Canada have long been renowned for their resilience and sheer willpower in the face of adversity. Christine Sinclair playing on after breaking her nose during the FIFA Women’s World Cup Germany 2011™ Opening Match was an iconic moment and very much emblematic of the Canucks’ spirit. If Sinclair’s fortitude was a storied part of Canada’s experience at that competition, goalkeeper Stephanie Labbe is building a similar narrative at the Women’s Olympic Football Tournament Tokyo 2020. Edmonton-born Labbe was forced off injured during the first match and twice needed treatment after suffering heavy knocks in the quarter-final win against Brazil. Her bravery had come at cost but ultimately helped the team reach a third successive Olympic semi-final. “Pain is only temporary,” Labbe told FIFA.com just minutes after two magnificent saves in the penalty shoot-out ensured Canada progressed. Unfortunately for Labbe physical pain has become a theme at Tokyo 2020, yet each time she rebounded to help her team. In Canada’s tournament opener against Japan, Labbe received extensive on-field treatment before saving the subsequent spot-kick, only to be forced off the field almost immediately. It was a similar story against Brazil with the Canadian custodian receiving lengthy treatment just minutes before her spot-kick heroics.

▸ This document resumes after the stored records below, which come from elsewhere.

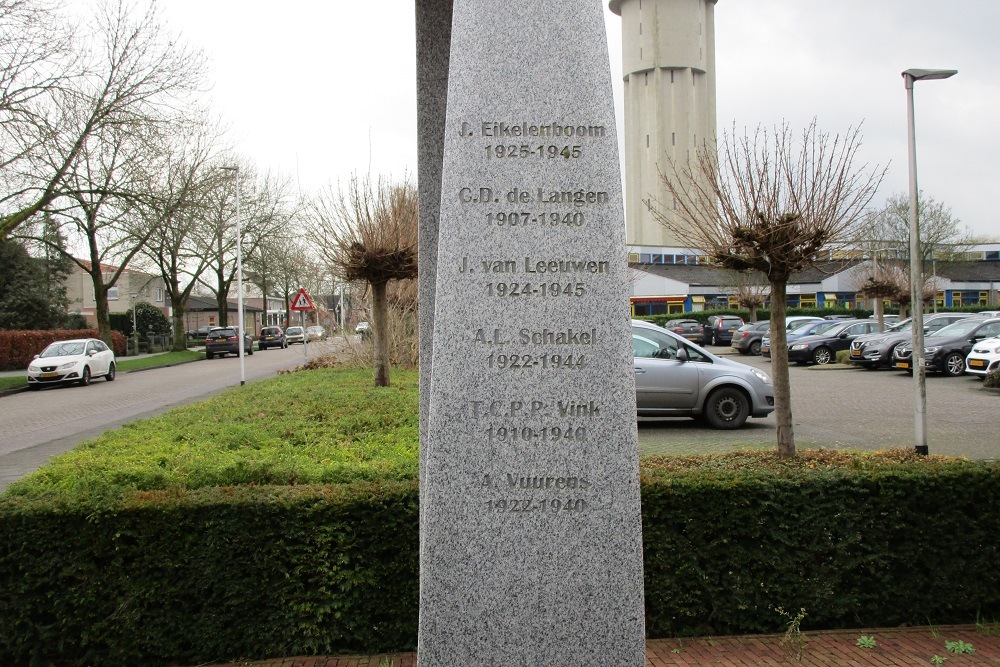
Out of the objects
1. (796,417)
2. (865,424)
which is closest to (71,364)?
(796,417)

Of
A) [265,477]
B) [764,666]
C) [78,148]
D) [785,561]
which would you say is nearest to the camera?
[764,666]

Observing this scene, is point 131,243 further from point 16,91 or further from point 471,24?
point 471,24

Labbe won’t readily admit to having pedigree with spot-kicks but her three saves suggest otherwise. “It is hard after you make the first save to come down again and be focussed,” Labbe said. “But I knew in that moment I wanted to be there for my team and so I did everything I could to be ready. “We have been training penalties and for me, I know my mindset is one of my strongest attributes of my game. I know those are the moments when I can really shine, and bring the attributes that I’m good at, and that is being calm and composed and trusting myself.”
Chasing gold Canada have won bronze in the past two Olympic tournaments, including with Labbe in goal during Rio 2016. That medallion is rightly a source of great pride for the 34-year-old. Labbe and her team-mates are driven to go one step further at Tokyo 2020. Standing in the way are north American rivals and reigning world champions USA, with the Canadian custodian having spent several seasons south of the border in the NWSL. “I have my eyes set on one thing only, and that is to get us into the final and give us a chance to win that gold medal. “[USA] have an extremely attack-minded players with big threats up top but it is not like anything we haven’t seen. We just played a [Brazil] team that has some of the world’s best players up top, so it comes back to focussing on ourselves and doing what we do best. “We have played the US so many times, so that is something we are used to. Club football is one thing but when it is the national team it is a different [thing]. “We have a big group [of players] that were there in 2016 and I think still feels that emotion from the semi-final. We are our set on one thing only, and that is getting ourselves into the final. We are going to throw everything at the game to give us the best opportunity to succeed.”